Given data |
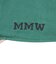 マーモット（Marmot）帽子 トレッキング 登山 MMW ウォッシュ 2トーン キャップ TSSUE402-DGKK UV
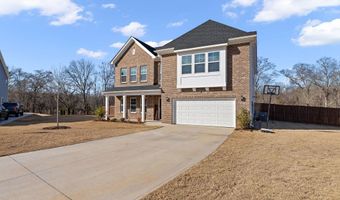 780 Oak Hill Ln, Belton, SC 29627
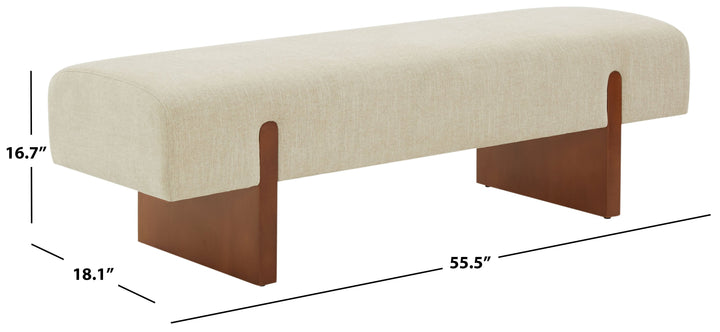 BEIGE / BROWN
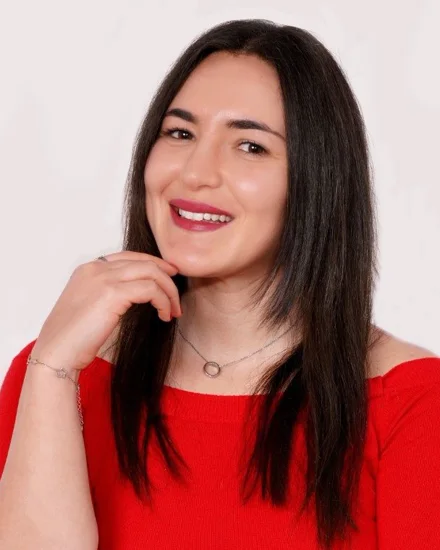 Ons Rommene, SEO Manager, Web First Rank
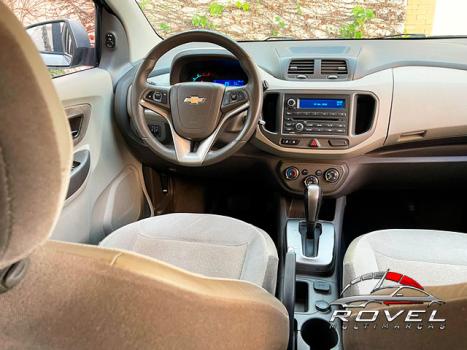 CHEVROLET Spin 1.8 4P FLEX LTZ 7 LUGARES AUTOMTICO, Foto 12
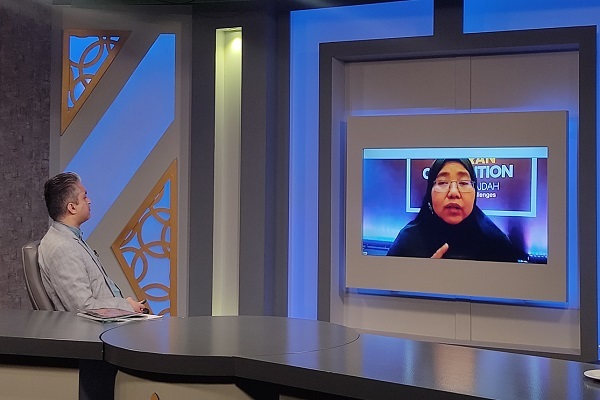 «وارثان امت»، بنیادی مالزیایی با هدف وارد کردن مفاهیم قرآنی در زندگی روزمره // اماده «وارثان امت»، بنیادی مالزیایی با هدف وارد کردن مفاهیم قرآنی در زندگی روزمره // اماده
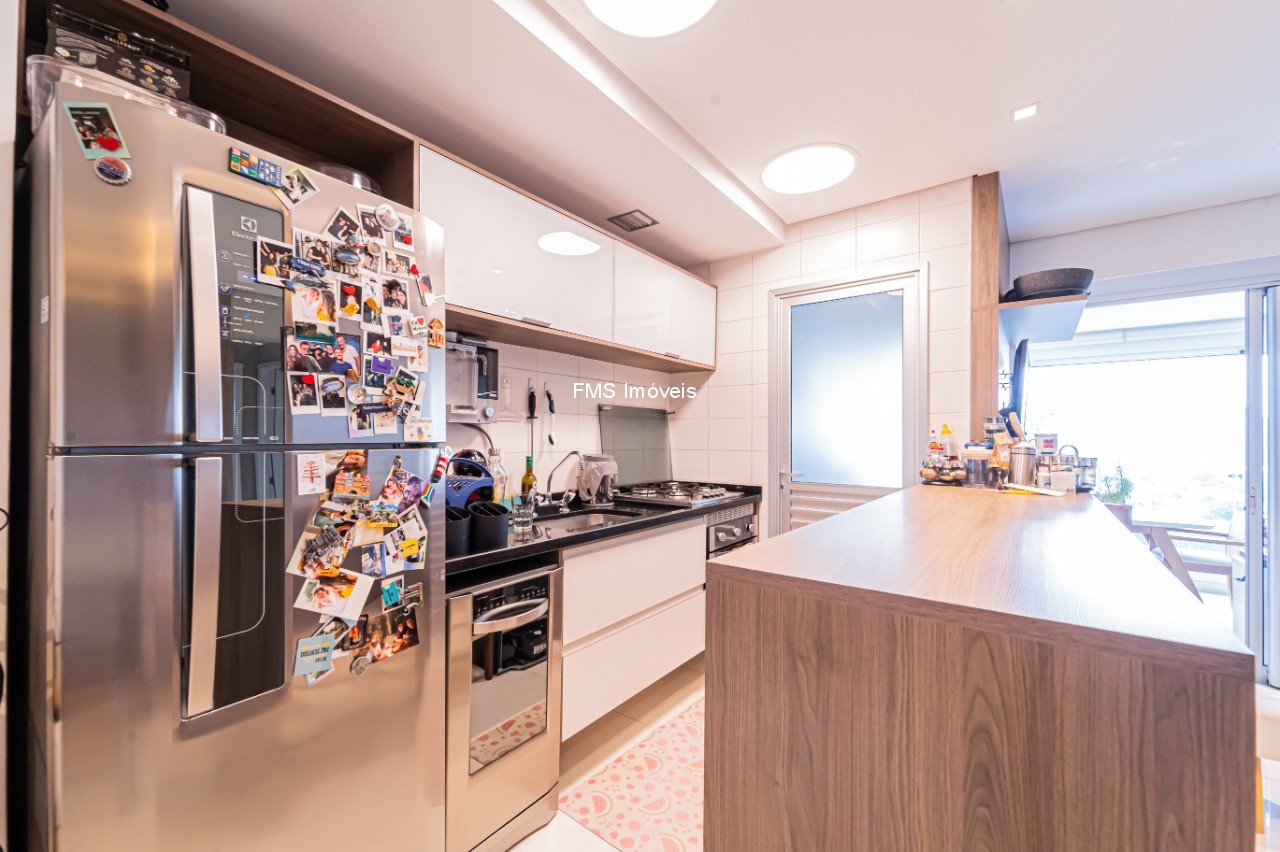 Apartamento, 2 quartos, 69 m² - Foto 3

Exercise requirements | Set every entry down again exactly as written, and omit the images.

Answer to the exercise |
 マーモット（Marmot）帽子 トレッキング 登山 MMW ウォッシュ 2トーン キャップ TSSUE402-DGKK UV
 780 Oak Hill Ln, Belton, SC 29627
 BEIGE / BROWN
 Ons Rommene, SEO Manager, Web First Rank
 CHEVROLET Spin 1.8 4P FLEX LTZ 7 LUGARES AUTOMTICO, Foto 12
 «وارثان امت»، بنیادی مالزیایی با هدف وارد کردن مفاهیم قرآنی در زندگی روزمره // اماده «وارثان امت»، بنیادی مالزیایی با هدف وارد کردن مفاهیم قرآنی در زندگی روزمره // اماده
 Apartamento, 2 quartos, 69 m² - Foto 3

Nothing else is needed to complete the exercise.